● Perintah 1
Jawablah pertanyaan berikut berdasarkan bacaan tentang kilang gas Masela, dengan tanda jawaban yang sama.
(a) Berapa biaya pembangunan kilang darat menurut kajian Kemenko Maritim?
(b) Berapa perkiraan biaya pembangunan kilang offshore menurut Inpex dan Shell?
(c) Berapa kapasitas Masela per tahun?

"Keputusan itu diambil setelah dilakukan pembahasan secara menyeluruh dan hati-hati, dengan memperhatikan masukan dari banyak pihak. Pertimbangannya, pemerintah sangat memperhatikan multiplier effects serta percepatan pembangunan ekonomi Maluku khususnya, dan Indonesia Timur pada umumnya," kata Rizal Ramli dalam keterangan tertulisnya, Jakarta, Selasa (23/2/2016).
Menurutnya, dalam berbagai kesempatan Presiden Joko Widodo selalu memberi arahan, bahwa ingin melaksanakan konstitusi dengan konsekuen. Terkait pemanfaatan sumber daya alam (SDA) yang sebesar-besarnya untuk kemakmuran rakyat. Rizal pun mengatakan, Jokowi juga berkali-kali menegaskan, pemanfaatan ladang gas abadi Masela tidak sekadar sebagai penghasil devisa, tetapi juga harus menjadi motor percepatan pembangunan ekonomi Maluku dan Indonesia Timur.
Lebih lanjut, Rizal pun mengklaim, berdasarkan kajian Kemenko Maritim, biaya pembagunan kilang darat (onshore) sekitar USD16 miliar. Sedangkan jika dibangun kilang apung di laut (offshore), di mana biayanya mencapai USD22 miliar.
"Dengan demikian, kilang di darat USD6 miliar lebih murah dibandingkan dengan kilang di laut," ujar dia.
Meskipun angka ini sangat berbeda dengan perkiraan biaya dari Inpex dan Shell yakni pembangunan kilang offshore hanya USD14,8 miliar. Sedangkan pembangunan kilang di darat mencapai USD19,3 miliar. Rizal pun mengungkapkan, Inpex dan Shell telah membesarkan biaya pembangunan fasilitas onshore.
"Inpex dan Shell telah membesar-besarkan biaya pembangunan kilang di darat. Sebaliknya, mereka justru mengecilkan biaya pembangunan di laut," jelas dia.
Adapun untuk memastikan kebenarannya, Rizal mau menantang Inpex dan Shell. Jika ternyata biaya pembangunan di laut membengkak melebihi USD14,8 miliar, maka Inpex dan Shell harus bertanggungjawab membiayai kebihanannya, tidak boleh lagi dibebankan kepada cost recovery.
"Faktanya Inpex tidak berani. Ini menunjukkan mereka sendiri tidak yakin dengan perkiraan biaya yang mereka buat," ucap dia.
Dalam kaitan ini, Pemerintah Indonesia memang bersikap hati-hati. Pemerintah juga belajar dari pengalaman pembangunan kilang offshore di Prelude, Australia, yang mengalami keterlambatan dan pembengkakan biaya cukup besar. Prelude telah menghabiskan biaya USD12,6 miliar. Padahal kapasitasnya hanya 3,6 juta ton per tahun, 48 persen dari Kapasitas Masela (7,5 juta ton per tahun).

● Perintah 2
Sajikan seluruh baris entri di bawah ini sebagai tabel Markdown dengan kolom "No" untuk nomor urut dan kolom "Baris" untuk isi barisnya, tanpa menyertakan baris kosong.

● Isi Data
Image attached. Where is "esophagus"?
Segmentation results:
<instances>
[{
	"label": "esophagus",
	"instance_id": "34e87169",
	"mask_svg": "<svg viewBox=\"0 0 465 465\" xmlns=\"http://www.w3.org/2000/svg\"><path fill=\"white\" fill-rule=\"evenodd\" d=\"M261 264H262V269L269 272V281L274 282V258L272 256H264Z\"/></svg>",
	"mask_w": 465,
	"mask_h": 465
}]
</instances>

● Jawaban 1
(a) Sekitar USD16 miliar.
(b) USD14,8 miliar.
(c) 7,5 juta ton per tahun.

● Jawaban 2
| No | Baris |
|---|---|
| 1 | Image attached. Where is "esophagus"? |
| 2 | Segmentation results: |
| 3 | <instances> |
| 4 | [{ |
| 5 | 	"label": "esophagus", |
| 6 | 	"instance_id": "34e87169", |
| 7 | 	"mask_svg": "<svg viewBox=\"0 0 465 465\" xmlns=\"http://www.w3.org/2000/svg\"><path fill=\"white\" fill-rule=\"evenodd\" d=\"M261 264H262V269L269 272V281L274 282V258L272 256H264Z\"/></svg>", |
| 8 | 	"mask_w": 465, |
| 9 | 	"mask_h": 465 |
| 10 | }] |
| 11 | </instances> |